Technology

Consortium signs 30-year waste contract with MWDA

Artist's impression of SITA's Teeside EfW plant.

A consortium led by SITA UK has signed a 30-year Public Private Partnership (PPP) with the Merseyside Waste Disposal Authority (MWDA).

Announced as preferred bidder in April 2013, the consortium comprising SITA UK, Sembcorp Utilities UK, and the ITOCHU Corporation, will process 420,000 tonnes (92 per cent) of residual waste collected from the metropolitan boroughs of the MWDA (Liverpool, Knowsley, St Helens and Sefton) and the Unitary Authority of Halton Borough Council, at its new energy recovery plant in Wilton, Teesside.

The project has been somewhat controversial, with the Mayor of Liverrpool, Joe Anderson, stating that had the authority chosen Covanta Energy’s bid, which included building an incinerator at Ince Park at nearby Ellesmere Port, it would have created more job opportunities for local people and been ‘more environmentally friendly and more cost effective’.

Indeed, earlier this year, rival EfW company Covanta UK, the UK arm of American firm Covanta, lodged a legal challenge against the Merseyside Recycling and Waste Authority (MRWA) – which goes under the statutory name of the MWDA – over its decision to award preferred bidder status to the SITA Sembcorp consortium.

The legal challenge submitted by Covanta’s lawyers to the High Court in Leeds outlined concerns with Merseyside Recycling Waste Authority’s decision process, saying it was ‘flawed’ and did not take into consideration the economic savings of the Covanta bid.

However, Resource has learned that the MWDA settled with Covanta prior to the SITA deal being closed earlier this week.

SITA consortium plant details

The 49-megawatt energy recovery centre, which is to be built in Teesside, will reportedly generate enough electricity to power 60,000 homes each year.

= = =

## What is asked
1. Decide whether each statement below agrees with the article on the Merseyside waste contract. Answer yes or no for each and quote the words of the article that settle it.
(a) The consortium will process the waste at a new energy recovery plant in Wilton, Teesside.
(b) Covanta's lawyers submitted the legal challenge to the High Court in London.
(c) The planned energy recovery centre has a capacity of 60 megawatts.
2. Summarize the article on the Merseyside waste contract in two sentences.
3. Answer these questions using the article on the Merseyside waste contract.
(a) When was the consortium announced as preferred bidder?
(b) How many homes will the energy recovery centre reportedly power each year?
(c) Where would Covanta's bid have built an incinerator?

## Data shown
= = =

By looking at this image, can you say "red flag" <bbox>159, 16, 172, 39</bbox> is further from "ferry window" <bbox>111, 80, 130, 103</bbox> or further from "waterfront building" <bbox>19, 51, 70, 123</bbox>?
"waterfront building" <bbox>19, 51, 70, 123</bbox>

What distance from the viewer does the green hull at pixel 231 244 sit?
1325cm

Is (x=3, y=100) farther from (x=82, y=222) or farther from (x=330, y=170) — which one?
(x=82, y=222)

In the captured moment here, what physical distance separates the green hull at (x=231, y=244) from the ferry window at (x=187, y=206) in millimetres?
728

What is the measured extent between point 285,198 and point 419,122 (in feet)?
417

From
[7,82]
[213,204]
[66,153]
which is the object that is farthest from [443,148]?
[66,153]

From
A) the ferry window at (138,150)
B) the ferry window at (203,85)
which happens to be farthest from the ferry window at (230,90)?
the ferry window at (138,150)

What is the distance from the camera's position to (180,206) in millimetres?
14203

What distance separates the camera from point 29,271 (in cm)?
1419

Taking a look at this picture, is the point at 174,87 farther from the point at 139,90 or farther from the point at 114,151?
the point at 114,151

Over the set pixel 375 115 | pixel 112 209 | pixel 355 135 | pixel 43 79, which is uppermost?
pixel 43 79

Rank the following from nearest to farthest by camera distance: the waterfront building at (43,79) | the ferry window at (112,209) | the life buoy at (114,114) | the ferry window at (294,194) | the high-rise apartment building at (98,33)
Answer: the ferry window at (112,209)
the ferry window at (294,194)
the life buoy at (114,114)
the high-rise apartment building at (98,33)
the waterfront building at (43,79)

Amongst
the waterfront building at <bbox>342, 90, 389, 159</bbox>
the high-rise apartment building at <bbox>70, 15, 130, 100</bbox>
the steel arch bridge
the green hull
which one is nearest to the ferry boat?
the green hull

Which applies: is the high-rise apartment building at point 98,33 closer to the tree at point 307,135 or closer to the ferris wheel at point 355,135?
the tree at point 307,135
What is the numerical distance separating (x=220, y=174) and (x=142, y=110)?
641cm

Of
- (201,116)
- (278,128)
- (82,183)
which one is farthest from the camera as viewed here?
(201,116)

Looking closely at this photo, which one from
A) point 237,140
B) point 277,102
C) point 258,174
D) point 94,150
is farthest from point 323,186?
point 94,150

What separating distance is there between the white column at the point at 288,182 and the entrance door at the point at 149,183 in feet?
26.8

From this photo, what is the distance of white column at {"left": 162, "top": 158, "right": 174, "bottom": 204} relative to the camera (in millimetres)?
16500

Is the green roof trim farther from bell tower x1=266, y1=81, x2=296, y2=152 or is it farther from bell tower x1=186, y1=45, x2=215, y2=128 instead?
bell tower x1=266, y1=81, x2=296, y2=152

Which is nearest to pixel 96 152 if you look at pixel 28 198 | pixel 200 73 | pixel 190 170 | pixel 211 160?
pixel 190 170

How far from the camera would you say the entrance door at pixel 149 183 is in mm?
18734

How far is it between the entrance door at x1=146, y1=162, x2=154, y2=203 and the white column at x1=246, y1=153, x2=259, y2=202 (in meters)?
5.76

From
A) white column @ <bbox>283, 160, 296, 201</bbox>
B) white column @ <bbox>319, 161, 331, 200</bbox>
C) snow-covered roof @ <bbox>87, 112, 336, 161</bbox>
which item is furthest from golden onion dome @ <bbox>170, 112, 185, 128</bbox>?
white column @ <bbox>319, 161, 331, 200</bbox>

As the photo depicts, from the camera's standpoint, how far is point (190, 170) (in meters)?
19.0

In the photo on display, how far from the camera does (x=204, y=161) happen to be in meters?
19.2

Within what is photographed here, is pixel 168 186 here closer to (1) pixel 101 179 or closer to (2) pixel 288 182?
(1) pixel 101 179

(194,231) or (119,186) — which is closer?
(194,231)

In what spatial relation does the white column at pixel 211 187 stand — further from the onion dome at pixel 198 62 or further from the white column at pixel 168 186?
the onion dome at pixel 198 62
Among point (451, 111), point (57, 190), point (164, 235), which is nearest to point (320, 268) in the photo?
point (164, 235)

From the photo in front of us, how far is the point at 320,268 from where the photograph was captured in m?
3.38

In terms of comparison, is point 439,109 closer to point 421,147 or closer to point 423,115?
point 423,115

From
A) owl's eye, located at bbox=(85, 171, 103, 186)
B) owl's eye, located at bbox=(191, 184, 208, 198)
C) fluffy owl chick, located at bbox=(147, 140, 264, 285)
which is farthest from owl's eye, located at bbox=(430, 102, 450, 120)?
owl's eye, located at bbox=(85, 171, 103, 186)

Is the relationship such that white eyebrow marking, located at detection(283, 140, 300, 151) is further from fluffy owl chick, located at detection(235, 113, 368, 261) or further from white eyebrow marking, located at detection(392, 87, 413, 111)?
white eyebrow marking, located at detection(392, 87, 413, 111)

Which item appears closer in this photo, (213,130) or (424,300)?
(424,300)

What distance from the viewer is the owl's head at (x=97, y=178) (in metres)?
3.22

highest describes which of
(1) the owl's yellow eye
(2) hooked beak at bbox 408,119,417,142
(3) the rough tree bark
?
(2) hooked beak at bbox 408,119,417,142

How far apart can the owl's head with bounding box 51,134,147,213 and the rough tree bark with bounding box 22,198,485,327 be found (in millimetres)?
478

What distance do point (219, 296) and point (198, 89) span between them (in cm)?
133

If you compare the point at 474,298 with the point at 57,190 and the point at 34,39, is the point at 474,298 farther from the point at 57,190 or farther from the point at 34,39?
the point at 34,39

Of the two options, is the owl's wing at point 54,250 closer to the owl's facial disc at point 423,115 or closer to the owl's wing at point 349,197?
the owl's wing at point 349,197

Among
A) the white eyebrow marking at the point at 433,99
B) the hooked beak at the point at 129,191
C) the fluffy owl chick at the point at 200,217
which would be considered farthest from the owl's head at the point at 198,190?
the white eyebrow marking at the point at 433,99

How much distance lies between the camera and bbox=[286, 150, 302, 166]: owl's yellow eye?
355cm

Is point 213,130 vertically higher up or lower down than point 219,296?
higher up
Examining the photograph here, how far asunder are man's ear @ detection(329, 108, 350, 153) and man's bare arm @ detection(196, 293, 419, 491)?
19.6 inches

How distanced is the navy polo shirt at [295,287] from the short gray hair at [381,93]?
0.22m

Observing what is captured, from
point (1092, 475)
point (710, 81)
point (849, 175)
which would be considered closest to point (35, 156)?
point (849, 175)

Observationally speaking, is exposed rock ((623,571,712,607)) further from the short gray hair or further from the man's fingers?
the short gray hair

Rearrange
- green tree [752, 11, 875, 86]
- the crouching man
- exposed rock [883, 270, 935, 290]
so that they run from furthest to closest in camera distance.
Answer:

= = =

## Full solutions
1.
(a) Yes: "at its new energy recovery plant in Wilton, Teesside"
(b) No: "submitted by Covanta’s lawyers to the High Court in Leeds"
(c) No: "The 49-megawatt energy recovery centre"

2. A consortium led by SITA UK has signed a 30-year Public Private Partnership with the Merseyside Waste Disposal Authority to process 420,000 tonnes of residual waste at a new 49-megawatt energy recovery plant in Teesside, which will reportedly power 60,000 homes each year. The deal was controversial: rival bidder Covanta lodged a legal challenge calling the decision process flawed, but the authority settled with Covanta before the deal closed.

3.
(a) April 2013
(b) 60,000 homes
(c) At Ince Park at Ellesmere Port